OcclusionCompletely blockedThe contrast column stops dead, a dark gap, then often re-lights ("reconstitutes") further down via collaterals.

The reconstitution point is gold for the vascular surgeon or interventionalist: it tells them where a bypass graft would need to land, or where a wire would have to re-enter the true channel.

Pitfall

Heavy calcium is the runoff's great liar. Densely calcified plaque "blooms" — it looks bigger and brighter than it really is — and can hide the actual flowing channel inside it, making a so-so stenosis look like a total occlusion. Below-the-knee vessels in long-standing diabetes are especially calcified and especially deceptive. When calcium is fooling the eye, ultrasound or catheter angiography may be needed to get the real answer.

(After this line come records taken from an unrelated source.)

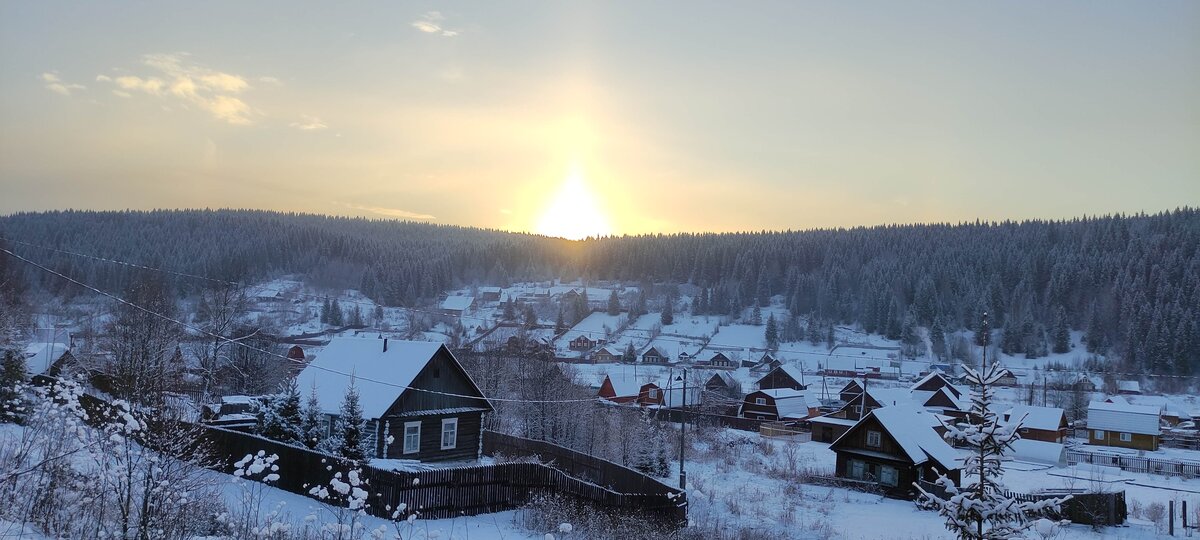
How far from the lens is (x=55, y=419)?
36.9ft

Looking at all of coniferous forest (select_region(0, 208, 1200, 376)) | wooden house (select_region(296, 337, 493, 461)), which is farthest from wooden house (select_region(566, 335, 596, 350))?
wooden house (select_region(296, 337, 493, 461))

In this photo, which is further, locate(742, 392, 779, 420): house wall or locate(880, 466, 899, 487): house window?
locate(742, 392, 779, 420): house wall

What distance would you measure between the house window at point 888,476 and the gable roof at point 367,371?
25.2 m

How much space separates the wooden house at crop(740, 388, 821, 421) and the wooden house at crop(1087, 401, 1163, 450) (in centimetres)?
2280

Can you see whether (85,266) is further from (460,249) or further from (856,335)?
(856,335)

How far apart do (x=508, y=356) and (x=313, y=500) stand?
3020cm

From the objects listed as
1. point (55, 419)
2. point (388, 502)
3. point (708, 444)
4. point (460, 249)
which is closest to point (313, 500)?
point (388, 502)

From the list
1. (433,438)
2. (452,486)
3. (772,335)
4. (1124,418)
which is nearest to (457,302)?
(772,335)

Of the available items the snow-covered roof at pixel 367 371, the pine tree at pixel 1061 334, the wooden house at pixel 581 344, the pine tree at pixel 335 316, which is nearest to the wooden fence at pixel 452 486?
the snow-covered roof at pixel 367 371

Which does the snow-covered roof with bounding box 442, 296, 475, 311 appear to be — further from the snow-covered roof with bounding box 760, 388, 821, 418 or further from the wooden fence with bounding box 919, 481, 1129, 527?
the wooden fence with bounding box 919, 481, 1129, 527

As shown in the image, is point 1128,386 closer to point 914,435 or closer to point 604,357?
point 604,357

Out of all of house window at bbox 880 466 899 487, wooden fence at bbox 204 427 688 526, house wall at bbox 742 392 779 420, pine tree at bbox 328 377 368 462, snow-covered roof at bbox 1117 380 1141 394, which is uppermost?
pine tree at bbox 328 377 368 462

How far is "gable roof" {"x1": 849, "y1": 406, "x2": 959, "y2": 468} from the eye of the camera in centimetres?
3797

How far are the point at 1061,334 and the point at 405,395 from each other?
115m
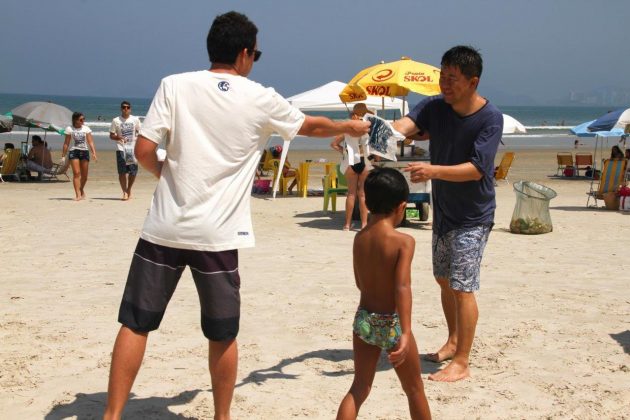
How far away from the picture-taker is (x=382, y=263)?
11.8ft

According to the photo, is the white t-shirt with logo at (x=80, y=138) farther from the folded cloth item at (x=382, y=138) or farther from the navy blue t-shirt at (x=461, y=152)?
the folded cloth item at (x=382, y=138)

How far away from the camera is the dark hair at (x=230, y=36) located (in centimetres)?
366

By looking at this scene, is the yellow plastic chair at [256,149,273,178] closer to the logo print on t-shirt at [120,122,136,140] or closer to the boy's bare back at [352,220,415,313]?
the logo print on t-shirt at [120,122,136,140]

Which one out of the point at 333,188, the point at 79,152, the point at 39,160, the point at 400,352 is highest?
the point at 79,152

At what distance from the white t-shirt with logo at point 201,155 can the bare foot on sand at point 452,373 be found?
1.67 meters

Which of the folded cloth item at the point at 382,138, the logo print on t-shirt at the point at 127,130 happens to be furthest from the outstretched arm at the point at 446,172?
the logo print on t-shirt at the point at 127,130

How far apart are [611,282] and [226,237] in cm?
502

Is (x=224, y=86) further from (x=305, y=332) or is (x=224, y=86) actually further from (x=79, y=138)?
(x=79, y=138)

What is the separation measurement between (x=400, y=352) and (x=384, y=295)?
0.26 meters

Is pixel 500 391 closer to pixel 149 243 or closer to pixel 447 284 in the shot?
pixel 447 284

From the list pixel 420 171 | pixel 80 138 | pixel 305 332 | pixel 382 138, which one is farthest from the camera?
pixel 80 138

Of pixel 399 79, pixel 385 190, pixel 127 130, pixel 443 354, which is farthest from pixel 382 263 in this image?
pixel 127 130

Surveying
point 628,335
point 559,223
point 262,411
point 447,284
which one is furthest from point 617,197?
point 262,411

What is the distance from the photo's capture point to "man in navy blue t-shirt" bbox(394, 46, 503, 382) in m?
4.55
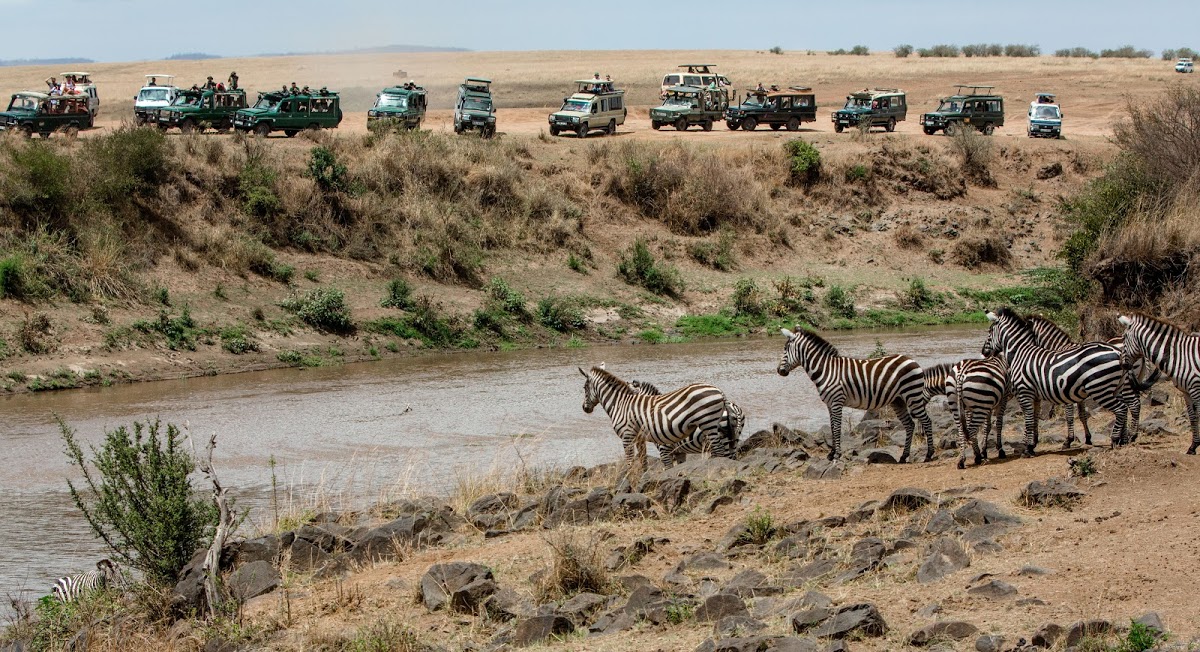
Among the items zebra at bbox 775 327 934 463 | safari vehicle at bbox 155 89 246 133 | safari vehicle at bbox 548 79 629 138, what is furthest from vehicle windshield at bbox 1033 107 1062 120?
zebra at bbox 775 327 934 463

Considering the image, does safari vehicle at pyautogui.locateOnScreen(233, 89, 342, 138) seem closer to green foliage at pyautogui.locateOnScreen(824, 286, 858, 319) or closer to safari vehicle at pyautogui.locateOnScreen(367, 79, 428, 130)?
safari vehicle at pyautogui.locateOnScreen(367, 79, 428, 130)

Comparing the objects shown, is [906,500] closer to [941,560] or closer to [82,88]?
[941,560]

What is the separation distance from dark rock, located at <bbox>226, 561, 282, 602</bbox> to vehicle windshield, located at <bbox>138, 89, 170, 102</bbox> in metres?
34.5

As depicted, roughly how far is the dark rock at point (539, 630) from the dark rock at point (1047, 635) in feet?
11.2

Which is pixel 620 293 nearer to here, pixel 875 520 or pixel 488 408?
pixel 488 408

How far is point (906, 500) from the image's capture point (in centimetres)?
1202

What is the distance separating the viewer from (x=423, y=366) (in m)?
29.6

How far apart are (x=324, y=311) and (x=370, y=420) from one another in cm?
782

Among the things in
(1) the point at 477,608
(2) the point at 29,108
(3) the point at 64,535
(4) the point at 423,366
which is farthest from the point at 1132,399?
(2) the point at 29,108

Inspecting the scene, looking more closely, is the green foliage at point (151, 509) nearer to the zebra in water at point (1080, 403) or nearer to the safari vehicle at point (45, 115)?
the zebra in water at point (1080, 403)

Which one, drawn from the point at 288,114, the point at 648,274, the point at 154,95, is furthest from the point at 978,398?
the point at 154,95

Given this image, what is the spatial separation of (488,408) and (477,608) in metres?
14.1

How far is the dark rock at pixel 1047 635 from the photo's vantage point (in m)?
8.30

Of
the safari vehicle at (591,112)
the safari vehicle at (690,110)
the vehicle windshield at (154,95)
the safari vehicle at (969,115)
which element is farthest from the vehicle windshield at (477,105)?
the safari vehicle at (969,115)
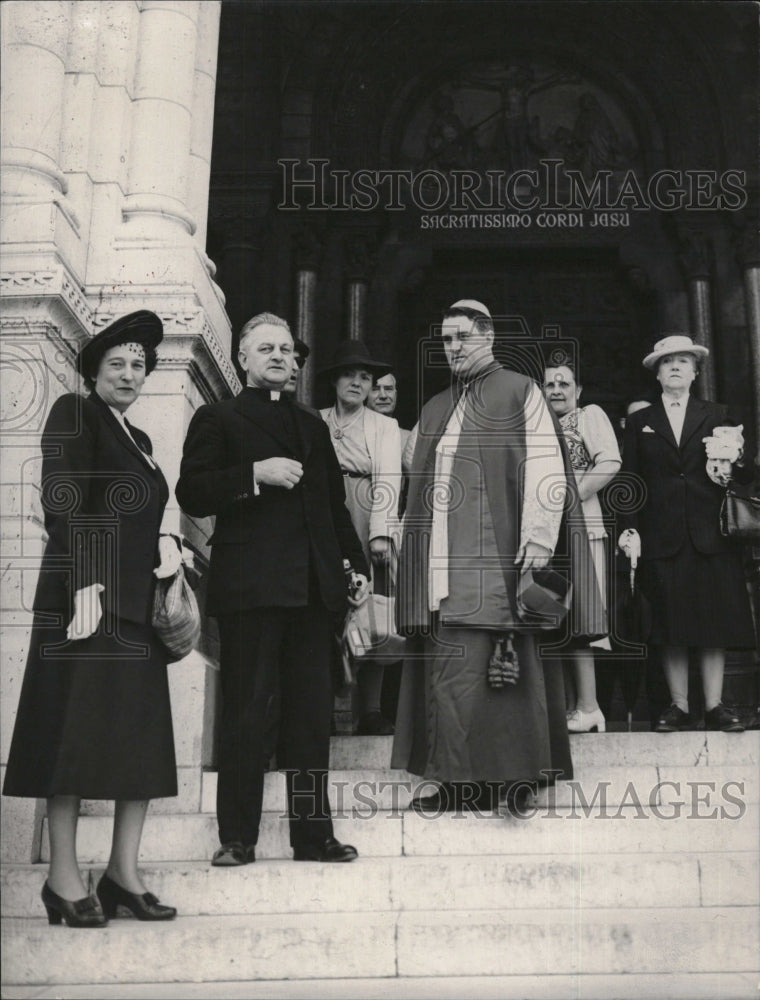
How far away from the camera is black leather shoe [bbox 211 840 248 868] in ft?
14.8

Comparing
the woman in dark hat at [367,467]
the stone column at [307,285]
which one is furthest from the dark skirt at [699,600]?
the stone column at [307,285]

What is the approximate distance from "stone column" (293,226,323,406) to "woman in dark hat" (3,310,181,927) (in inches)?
215

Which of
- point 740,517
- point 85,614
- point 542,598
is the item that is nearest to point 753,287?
point 740,517

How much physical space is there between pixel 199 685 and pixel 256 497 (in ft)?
3.03

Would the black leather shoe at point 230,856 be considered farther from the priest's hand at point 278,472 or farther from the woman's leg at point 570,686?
the woman's leg at point 570,686

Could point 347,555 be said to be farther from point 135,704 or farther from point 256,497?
point 135,704

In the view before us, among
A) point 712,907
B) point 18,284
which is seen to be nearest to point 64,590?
point 18,284

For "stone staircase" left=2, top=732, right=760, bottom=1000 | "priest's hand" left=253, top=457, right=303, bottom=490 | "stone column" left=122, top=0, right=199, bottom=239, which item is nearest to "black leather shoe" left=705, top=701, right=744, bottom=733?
"stone staircase" left=2, top=732, right=760, bottom=1000

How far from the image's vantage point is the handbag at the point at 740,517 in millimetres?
5969

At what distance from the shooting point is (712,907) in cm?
444

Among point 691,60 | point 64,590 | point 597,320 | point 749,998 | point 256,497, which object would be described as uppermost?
point 691,60

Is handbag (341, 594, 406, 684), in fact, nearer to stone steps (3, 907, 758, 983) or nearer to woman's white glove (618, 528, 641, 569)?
woman's white glove (618, 528, 641, 569)

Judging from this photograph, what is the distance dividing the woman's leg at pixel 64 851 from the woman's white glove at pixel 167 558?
820 millimetres

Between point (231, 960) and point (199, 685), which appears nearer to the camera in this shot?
point (231, 960)
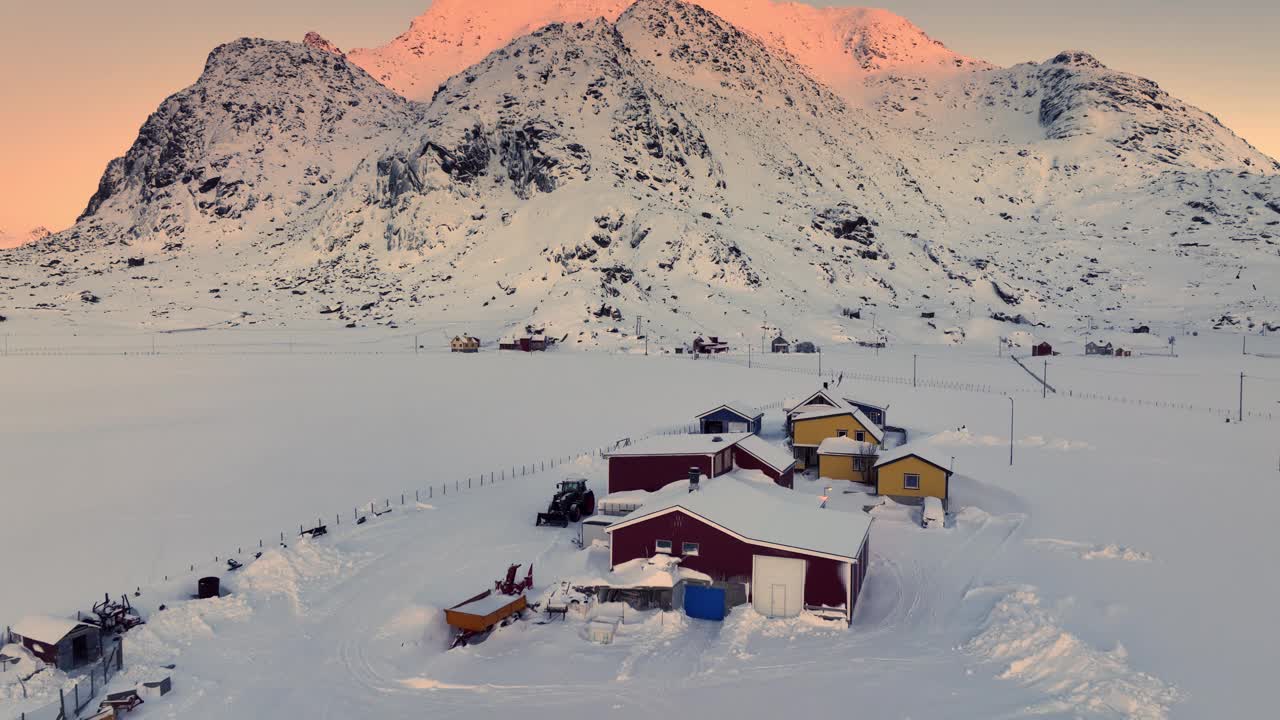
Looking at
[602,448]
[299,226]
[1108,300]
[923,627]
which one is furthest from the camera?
[299,226]

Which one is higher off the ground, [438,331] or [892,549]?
[438,331]

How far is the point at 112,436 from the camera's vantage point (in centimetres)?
4666

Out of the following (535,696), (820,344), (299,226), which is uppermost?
(299,226)

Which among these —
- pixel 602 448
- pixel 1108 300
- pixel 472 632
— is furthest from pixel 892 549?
pixel 1108 300

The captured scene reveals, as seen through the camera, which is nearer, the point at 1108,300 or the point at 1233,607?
the point at 1233,607

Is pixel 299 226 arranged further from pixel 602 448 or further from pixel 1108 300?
pixel 1108 300

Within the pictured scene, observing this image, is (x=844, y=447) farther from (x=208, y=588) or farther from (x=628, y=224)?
(x=628, y=224)

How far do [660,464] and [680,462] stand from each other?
86 cm

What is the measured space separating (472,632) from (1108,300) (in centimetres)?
15357

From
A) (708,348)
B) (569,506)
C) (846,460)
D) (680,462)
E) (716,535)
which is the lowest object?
(569,506)

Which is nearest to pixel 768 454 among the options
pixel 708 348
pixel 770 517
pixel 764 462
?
pixel 764 462

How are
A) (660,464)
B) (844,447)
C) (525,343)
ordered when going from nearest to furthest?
(660,464), (844,447), (525,343)

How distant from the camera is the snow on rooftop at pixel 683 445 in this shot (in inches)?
1340

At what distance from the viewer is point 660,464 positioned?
34094 mm
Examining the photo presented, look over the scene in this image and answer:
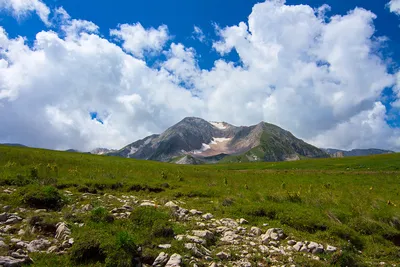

Why we bother getting it right

Calling the level and severity correctly is what turns a scan into a plan. A short, focal stenosis might be opened with a balloon or stent; a long occlusion might need a surgical bypass; a foot full of dead-end vessels might mean the leg can't be saved no matter what. The imaging doesn't just describe the disease — it picks the door the patient walks through next.

Clinical Pearl

Always eyeball both the inflow (aorta and iliacs) and the outflow (the tibial vessels at the ankle) before you sign off. A beautiful bypass to a good target is useless if the inflow above it is choked or the runoff vessels below it are all blocked — the new pipe has to connect a working source to a working destination.

If you remember one thing: PAD is a slow plumbing problem, and the CTA runoff is the map that shows exactly where the pipe failed and whether there's still somewhere for the blood to go.